Patricia P. Chu’s Assimilating Asians: Gendered Strategies of Authorship in Asian America (New Americanists) (2000) explores the increasingly important role of Asian authors in America and the ways in which they employ traditionally Western techniques to tell their stories. Chu also examines the ways in which female authors differ from male authors.
Typical American, Gish Jen’s 1991 novel, relates the story of three Chinese immigrants who make new lives for themselves in America. They soon find that their beliefs, values, and expectations change as they become immersed in their new culture.
Maxine Hong Kingston’s The Woman Warrior: Memoirs of a Girlhood among Ghosts (1976) is considered a precursor to Tan’s fiction. It is an intense and bitter story of a Chinese-American girl growing up in California, caught between the world of Caucasian “ghosts” and her mother’s “talk-stories” about China.
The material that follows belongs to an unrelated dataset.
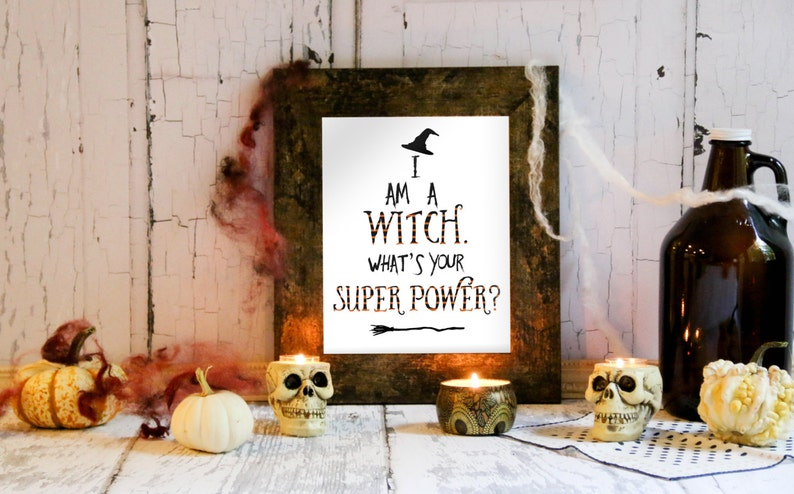 Halloween Quote Halloween Print Halloween Witch Witch image 0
Amy Tan’s The Joy Luck Club (1989) presents the lives of four Chinese women living in America who recall their troubled and dramatic lives in their native land. Because of their altogether different life experiences, the women’s daughters have difficulty relating to them. This novel was made into a successful movie in 1993 by Hollywood Pictures.
Ben Fong-Torres’ The Rice Room: Growing Up Chinese-American-From Number Two Son to Rock’N’Roll (1994) is the author’s account of growing up Chinese American. Although expected to adhere to his Chinese heritage, Fong-Torres wanted nothing more than to assimilate into American culture.
Anzia Yezierska’s novel Bread Givers: A Struggle between a Father of the Old World and a Daughter of the New World (1925) is the story of Sara Smolinksy, a young Jewish girl struggling to free herself of the traditional expectations of women in Orthodox Jewish society. When she sees her father, a rabbi, marry her sisters into unhappy marriages, she runs away to make a new life for herself.